Prayer: Prayer for discernment involves listening. Through prayer we seek for ourselves total attentiveness to the all-embracing presence of Christ. For Christ is found in the circumstances, the people, and the things of daily life.

Knowledge of Scripture: Scripture is central to discerning call. It gives us access to the experience of God’s people in history. Moreover, as the living Word of God, Scripture continues to communicate with us.

Humility: Humility, grounded in self-knowledge, helps us to avoid the distortions of both inordinate self-confidence and exaggerated self-doubt. A humble person is someone who is without pretense, down to earth… An attitude of humility allows us to accept dependence on God and one another and to be open to God’s turning us in a new or unexpected direction.
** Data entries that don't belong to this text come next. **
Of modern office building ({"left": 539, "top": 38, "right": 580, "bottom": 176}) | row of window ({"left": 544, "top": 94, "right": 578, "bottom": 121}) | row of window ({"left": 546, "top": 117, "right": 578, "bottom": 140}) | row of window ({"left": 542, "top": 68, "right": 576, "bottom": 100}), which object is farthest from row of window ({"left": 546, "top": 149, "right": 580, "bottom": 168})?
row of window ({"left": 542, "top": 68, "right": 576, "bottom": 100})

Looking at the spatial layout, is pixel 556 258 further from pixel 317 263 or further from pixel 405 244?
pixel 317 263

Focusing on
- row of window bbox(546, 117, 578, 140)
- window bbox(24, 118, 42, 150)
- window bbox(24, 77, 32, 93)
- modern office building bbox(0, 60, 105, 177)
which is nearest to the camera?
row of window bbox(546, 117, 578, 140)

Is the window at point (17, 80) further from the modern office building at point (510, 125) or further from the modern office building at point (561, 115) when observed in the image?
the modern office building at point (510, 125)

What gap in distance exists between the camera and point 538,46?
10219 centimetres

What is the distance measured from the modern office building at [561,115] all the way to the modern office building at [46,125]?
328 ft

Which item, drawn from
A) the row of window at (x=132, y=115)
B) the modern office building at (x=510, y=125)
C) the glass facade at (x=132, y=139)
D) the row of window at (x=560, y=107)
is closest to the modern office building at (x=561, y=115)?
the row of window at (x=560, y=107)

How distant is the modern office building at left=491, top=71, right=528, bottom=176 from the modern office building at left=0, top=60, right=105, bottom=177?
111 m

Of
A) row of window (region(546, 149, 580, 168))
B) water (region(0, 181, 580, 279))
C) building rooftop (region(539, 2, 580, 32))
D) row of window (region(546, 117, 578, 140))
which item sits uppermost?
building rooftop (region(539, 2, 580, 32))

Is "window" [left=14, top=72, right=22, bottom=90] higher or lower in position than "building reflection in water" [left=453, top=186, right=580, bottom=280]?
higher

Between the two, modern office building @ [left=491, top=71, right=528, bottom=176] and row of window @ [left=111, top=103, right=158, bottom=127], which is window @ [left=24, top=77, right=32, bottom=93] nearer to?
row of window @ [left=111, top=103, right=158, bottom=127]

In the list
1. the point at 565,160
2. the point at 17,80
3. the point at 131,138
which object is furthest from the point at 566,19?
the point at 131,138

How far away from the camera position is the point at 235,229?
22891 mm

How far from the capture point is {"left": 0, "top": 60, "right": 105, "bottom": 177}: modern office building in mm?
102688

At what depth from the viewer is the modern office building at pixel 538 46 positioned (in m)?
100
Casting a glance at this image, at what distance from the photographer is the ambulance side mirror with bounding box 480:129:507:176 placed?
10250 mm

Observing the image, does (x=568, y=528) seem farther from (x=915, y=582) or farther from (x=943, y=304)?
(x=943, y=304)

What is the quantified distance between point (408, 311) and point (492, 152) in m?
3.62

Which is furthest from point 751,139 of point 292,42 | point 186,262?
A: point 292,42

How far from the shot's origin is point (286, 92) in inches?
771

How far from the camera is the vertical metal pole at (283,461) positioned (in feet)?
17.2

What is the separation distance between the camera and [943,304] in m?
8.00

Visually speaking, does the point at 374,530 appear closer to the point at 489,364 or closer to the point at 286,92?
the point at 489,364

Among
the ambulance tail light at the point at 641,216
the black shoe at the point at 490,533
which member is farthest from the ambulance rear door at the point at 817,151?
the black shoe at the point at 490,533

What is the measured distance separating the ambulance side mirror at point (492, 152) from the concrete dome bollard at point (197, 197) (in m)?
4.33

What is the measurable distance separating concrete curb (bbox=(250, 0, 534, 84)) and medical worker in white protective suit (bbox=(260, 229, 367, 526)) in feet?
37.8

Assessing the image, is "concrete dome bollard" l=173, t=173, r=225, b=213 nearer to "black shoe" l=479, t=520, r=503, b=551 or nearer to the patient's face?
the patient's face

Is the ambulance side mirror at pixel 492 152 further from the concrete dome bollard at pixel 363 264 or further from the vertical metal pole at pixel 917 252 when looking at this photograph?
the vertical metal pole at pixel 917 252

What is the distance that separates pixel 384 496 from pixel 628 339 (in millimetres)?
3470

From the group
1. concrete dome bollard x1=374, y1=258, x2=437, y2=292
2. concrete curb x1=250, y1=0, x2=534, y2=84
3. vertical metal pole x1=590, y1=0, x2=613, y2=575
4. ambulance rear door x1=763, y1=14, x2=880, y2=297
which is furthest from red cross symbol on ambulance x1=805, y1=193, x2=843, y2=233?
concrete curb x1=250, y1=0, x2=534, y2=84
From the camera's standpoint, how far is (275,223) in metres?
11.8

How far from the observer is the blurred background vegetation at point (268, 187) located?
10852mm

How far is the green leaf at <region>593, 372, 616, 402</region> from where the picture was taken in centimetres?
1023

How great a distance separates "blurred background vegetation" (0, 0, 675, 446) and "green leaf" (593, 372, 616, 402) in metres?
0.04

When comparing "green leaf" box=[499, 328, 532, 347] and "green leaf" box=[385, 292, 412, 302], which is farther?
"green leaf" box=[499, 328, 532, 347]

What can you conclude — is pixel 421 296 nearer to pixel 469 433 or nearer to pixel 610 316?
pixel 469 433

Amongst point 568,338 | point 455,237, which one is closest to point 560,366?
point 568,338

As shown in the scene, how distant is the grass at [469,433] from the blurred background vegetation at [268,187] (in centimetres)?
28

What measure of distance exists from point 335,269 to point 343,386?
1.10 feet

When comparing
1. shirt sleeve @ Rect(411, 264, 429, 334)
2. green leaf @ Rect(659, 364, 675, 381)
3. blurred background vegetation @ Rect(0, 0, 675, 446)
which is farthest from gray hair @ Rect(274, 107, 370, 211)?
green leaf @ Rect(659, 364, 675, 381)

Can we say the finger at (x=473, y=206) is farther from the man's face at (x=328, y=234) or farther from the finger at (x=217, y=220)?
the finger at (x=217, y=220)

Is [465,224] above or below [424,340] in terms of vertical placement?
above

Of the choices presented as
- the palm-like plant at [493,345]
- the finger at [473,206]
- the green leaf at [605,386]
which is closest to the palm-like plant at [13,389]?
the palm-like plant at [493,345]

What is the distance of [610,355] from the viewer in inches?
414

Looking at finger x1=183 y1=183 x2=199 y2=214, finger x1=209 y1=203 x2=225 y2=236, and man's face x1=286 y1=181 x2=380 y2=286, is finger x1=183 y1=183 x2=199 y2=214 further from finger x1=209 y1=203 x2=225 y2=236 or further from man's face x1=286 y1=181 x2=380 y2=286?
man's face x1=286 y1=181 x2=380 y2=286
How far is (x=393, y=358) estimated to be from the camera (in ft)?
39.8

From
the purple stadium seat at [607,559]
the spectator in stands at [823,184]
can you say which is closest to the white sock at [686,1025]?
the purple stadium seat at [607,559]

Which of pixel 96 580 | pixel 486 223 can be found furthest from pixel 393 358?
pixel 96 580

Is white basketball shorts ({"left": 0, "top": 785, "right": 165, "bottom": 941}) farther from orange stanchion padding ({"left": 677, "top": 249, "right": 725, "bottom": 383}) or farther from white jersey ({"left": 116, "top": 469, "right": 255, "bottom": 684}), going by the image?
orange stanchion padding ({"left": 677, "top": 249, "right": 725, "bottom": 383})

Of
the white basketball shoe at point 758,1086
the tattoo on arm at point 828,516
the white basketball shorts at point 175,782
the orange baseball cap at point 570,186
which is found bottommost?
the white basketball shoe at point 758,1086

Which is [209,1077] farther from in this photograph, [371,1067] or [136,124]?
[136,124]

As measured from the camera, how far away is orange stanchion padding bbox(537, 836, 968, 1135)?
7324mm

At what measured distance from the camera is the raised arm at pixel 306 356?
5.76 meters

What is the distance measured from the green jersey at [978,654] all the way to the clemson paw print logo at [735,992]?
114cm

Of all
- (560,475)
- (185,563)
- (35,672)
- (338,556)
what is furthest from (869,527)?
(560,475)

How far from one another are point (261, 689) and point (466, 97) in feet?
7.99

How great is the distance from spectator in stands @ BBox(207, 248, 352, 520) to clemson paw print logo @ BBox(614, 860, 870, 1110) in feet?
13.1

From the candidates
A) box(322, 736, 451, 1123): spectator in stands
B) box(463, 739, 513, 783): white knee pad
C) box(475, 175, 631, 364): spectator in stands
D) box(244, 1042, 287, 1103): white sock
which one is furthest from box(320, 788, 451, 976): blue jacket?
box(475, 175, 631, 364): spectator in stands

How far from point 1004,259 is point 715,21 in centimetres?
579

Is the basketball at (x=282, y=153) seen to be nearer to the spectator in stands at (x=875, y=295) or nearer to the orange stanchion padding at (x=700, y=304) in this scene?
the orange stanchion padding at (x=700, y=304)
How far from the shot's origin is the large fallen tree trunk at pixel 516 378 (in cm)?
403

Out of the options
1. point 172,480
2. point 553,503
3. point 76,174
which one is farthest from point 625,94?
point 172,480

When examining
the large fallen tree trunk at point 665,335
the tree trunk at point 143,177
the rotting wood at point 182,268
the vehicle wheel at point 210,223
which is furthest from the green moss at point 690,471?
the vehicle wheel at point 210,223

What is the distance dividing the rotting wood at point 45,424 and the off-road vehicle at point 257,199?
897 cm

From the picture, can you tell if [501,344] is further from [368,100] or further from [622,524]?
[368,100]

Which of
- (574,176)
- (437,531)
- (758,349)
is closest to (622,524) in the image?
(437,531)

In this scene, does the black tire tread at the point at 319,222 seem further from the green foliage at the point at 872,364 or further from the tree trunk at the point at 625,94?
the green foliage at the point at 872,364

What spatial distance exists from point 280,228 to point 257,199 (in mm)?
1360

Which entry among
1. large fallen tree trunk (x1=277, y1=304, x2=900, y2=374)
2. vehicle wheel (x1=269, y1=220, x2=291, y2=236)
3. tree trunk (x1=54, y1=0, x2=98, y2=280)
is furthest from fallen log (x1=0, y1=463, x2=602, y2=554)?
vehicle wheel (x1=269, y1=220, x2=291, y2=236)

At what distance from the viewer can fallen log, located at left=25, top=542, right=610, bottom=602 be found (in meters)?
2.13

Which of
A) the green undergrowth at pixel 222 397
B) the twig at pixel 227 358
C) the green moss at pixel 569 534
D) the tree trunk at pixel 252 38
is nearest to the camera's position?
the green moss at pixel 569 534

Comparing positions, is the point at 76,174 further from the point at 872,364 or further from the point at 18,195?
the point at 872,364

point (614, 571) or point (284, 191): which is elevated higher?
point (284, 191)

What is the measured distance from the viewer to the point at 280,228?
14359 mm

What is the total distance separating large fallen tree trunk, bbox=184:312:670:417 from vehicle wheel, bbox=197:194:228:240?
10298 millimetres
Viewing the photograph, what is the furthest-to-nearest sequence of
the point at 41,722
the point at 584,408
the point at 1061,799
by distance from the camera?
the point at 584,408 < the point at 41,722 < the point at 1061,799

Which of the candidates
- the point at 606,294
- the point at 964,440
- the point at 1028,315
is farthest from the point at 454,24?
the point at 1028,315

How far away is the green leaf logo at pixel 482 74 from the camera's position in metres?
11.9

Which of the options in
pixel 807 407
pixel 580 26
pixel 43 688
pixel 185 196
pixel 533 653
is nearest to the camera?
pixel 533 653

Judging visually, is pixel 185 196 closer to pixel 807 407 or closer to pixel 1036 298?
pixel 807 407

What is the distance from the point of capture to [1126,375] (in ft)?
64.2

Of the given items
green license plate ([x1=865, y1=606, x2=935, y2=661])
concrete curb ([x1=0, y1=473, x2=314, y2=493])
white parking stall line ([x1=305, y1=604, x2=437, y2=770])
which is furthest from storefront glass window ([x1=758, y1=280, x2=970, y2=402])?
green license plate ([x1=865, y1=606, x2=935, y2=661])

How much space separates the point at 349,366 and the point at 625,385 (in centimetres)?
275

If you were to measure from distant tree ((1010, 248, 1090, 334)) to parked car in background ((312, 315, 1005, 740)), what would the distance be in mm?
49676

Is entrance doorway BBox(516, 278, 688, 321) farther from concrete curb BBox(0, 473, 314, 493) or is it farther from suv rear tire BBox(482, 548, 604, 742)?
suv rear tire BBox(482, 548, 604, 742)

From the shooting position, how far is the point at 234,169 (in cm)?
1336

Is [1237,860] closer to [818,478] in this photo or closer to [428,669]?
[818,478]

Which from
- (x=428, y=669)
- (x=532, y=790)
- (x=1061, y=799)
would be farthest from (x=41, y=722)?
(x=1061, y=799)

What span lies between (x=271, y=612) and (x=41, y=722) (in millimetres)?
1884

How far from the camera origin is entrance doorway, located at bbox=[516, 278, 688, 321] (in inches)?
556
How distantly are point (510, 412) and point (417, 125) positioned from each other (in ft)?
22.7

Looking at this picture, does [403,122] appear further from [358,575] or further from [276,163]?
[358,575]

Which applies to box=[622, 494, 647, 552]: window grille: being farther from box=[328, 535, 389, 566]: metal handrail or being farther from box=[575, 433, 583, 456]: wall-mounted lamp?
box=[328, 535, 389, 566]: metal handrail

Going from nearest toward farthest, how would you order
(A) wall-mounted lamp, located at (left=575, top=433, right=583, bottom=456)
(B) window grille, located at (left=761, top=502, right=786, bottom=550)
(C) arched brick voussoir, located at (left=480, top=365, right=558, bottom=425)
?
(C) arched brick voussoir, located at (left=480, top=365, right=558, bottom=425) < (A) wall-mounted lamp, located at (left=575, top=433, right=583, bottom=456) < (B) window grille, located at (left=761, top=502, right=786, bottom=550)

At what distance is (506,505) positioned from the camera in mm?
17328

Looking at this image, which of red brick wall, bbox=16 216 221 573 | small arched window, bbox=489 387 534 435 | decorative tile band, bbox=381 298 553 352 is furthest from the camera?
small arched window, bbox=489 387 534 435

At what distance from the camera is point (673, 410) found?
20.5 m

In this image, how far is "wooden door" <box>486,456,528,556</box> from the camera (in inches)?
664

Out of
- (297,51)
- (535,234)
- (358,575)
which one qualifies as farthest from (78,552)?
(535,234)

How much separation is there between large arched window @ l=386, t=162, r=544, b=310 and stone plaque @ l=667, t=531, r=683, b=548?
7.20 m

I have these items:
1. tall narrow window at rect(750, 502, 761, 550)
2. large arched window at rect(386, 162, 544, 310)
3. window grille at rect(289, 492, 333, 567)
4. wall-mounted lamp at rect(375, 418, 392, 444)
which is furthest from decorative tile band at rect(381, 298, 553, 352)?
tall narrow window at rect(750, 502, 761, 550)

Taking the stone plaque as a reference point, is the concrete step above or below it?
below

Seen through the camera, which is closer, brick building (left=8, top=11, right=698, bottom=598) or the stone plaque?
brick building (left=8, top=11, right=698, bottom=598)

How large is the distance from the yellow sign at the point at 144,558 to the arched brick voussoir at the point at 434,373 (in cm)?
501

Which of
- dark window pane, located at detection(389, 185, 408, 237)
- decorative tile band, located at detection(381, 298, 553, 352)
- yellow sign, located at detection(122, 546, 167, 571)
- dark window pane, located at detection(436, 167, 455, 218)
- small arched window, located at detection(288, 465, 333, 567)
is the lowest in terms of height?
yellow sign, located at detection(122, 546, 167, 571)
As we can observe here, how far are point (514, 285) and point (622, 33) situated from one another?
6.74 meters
Patience and Urgency: It is God’s call, not our call. So we need to be patient… Still, while patience is called for at times, a sense of urgency is sometime imperative.

Perspective: Do not make an idol of discernment. “The only priority worth having is knowing and loving God. Stay in the space of Love. Do not be lured out of it.” If discernment follows, fine; if not, so be it. Let it rest lightly. “Release your discernment from your ego and expectations. Flow as a stream that is useful to those who can take” from it and is “in no way diminished by those who can’t.”

At the same time, “Be true to what is inside. Put weight on it. Live by it. Hold it with sufficient tentativeness to be open to others…and with sufficient tenacity to live it out until moved differently.”

Seeking God does not demand the unusual, the spectacular, the heroic. It is in the hear and now, the ordinary situation of normal life, that we find God. A true call is likely to be modest in scope. If we try to save the world, we become immobilized.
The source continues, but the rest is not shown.